# Video Game Classifier Project
Tyler Short and Gideon Keith-Stanley

### Background
The PC Games 2020 dataset contains the results of scraping and sorting the entire catalog of Valve's "Steam" video game store, and includes data on over 27,000 titles. These data include title, description, genre, price points, several success metrics, and more.

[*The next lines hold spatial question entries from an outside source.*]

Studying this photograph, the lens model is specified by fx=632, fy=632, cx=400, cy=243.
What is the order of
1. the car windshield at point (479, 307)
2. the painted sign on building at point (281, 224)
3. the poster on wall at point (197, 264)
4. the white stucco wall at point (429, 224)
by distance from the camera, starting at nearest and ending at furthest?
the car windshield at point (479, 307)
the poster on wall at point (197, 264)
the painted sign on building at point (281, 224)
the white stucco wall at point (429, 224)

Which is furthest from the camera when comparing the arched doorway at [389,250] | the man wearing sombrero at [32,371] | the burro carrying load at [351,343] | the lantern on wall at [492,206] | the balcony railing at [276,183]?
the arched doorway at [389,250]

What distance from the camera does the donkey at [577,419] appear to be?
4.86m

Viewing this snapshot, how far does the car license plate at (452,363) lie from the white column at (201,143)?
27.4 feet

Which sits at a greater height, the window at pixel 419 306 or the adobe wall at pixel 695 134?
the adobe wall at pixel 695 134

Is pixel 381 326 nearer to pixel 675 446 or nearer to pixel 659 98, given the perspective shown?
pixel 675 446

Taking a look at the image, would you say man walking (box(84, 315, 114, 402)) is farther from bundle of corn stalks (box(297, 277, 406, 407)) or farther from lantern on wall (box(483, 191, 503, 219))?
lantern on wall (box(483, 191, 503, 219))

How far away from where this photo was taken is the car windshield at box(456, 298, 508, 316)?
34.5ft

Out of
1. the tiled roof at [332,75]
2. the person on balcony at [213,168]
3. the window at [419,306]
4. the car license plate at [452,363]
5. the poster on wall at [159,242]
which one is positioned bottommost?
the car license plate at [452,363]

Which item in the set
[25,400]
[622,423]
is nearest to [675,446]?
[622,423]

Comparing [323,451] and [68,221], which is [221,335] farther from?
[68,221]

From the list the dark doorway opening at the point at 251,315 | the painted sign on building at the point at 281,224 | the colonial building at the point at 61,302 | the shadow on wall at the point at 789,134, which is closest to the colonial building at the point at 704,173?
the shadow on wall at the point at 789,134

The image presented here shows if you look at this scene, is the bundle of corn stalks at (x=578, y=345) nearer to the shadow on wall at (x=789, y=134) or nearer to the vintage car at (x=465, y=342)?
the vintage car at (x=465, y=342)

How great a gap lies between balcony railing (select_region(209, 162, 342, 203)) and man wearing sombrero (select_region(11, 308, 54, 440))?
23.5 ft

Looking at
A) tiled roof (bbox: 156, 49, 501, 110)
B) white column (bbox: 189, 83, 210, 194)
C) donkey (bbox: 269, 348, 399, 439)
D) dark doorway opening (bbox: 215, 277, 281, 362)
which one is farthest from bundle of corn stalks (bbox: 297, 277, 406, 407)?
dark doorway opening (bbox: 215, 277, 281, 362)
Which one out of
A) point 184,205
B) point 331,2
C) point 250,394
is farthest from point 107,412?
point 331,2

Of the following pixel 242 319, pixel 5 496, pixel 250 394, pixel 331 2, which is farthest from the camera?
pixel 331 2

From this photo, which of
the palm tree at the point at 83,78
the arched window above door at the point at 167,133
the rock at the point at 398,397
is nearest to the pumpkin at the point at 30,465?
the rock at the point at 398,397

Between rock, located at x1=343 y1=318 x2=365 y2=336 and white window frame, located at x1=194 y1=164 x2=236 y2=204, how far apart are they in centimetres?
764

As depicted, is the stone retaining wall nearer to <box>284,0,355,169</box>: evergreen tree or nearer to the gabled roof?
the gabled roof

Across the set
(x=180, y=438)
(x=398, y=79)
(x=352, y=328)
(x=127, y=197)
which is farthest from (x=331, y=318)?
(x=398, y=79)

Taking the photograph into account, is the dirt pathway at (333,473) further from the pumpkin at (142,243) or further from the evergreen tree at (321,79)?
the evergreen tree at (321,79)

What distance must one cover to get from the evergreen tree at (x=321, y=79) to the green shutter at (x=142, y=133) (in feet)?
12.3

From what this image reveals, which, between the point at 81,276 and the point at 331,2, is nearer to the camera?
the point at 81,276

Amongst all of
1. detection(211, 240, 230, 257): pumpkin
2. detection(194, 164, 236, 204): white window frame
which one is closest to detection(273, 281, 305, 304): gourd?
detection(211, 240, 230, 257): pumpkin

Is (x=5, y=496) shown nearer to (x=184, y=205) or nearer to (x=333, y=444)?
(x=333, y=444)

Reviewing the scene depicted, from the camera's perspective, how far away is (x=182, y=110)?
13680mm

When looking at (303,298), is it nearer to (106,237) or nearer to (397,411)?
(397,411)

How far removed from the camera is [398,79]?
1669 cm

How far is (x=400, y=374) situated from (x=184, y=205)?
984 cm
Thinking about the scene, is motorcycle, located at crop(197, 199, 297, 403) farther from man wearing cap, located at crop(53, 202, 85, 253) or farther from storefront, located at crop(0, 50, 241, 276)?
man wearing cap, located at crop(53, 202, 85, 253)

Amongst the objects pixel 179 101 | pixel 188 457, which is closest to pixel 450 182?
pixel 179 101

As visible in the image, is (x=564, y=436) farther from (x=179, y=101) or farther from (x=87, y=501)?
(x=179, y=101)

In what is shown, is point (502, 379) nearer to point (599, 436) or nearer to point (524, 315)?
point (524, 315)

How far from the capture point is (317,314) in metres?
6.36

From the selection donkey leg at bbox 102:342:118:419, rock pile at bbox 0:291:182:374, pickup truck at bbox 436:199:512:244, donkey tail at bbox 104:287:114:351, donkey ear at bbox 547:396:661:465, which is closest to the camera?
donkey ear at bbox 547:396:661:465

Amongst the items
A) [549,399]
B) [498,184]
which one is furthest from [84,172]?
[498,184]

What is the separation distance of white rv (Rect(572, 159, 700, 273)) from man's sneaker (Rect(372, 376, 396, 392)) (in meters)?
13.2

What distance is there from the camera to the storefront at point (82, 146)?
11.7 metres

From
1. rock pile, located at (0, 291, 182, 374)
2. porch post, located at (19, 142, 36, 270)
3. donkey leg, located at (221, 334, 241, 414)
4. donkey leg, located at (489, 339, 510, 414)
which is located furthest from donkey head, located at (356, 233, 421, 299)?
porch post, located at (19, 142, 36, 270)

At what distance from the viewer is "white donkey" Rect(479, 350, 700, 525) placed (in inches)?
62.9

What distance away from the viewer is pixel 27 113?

We hypothesize that using the "bag of words" method as seen in email spam filters, we can train a machine learning model using the digested description of video games, and use that information to classify games by genre.

In [53]:
import numpy as np
import pandas as pd

### Data Loader
This routine downloads the dataset from OpenML.org and processes it with liac-arff. 

In [54]:
import arff

from urllib.request import urlretrieve

def load_game_data():
    url = 'https://api.openml.org/data/v1/download/22102514/PC-Games-2020.arff'
    filename = 'pc_game_dataset.arff'
    file, http_response = urlretrieve(url, filename)
    dataset = arff.load(open(file, 'r'))
    attributes = np.array(dataset['attributes'])
    data = np.array(dataset['data'])
    return data, attributes

# Use this to save bandwidth and time if the project has the data file in the /data folder
def load_game_data_from_file()
    file = 'data/pc_game_dataset.arff'
    dataset = arff.load(open(file, 'r'))
    attributes = np.array(dataset['attributes'])
    data = np.array(dataset['data'])
    return data, attributes
    

In [55]:
data, attributes = load_game_data()

## Preprocessing
This code digests the dataset into the form we need and prepares it for use by the model.

In [58]:
results = set([])
genres = data[:,6]
for entry in genres:
    terms = str(entry).split(',')
    for term in terms:
        results.add(term.strip())
y_headers = list(results)

y = []
for entry in data:
    y_row = [0] * len(y_headers)
    for genre in str(entry[6]).split(','):
        y_row[y_headers.index(genre.strip())] = 1
    y.append(y_row)
    
y = np.array(y)

# y is now our label vector



In [None]:
bag = set([])
descriptions = data[:,25]

for entry in descriptions:
    terms = str(entry).split(' ')
    for term in terms:
        bag.add(term.strip())
x_headers = list(bag)

X = []
for entry in data:
    x_row = [0] * len(x_headers)
    for word in str(entry[25]).split(' '):
        x_row[x_headers.index(word.strip())] = 1
    X.append(x_row)

X = np.array(X)
print(X[0])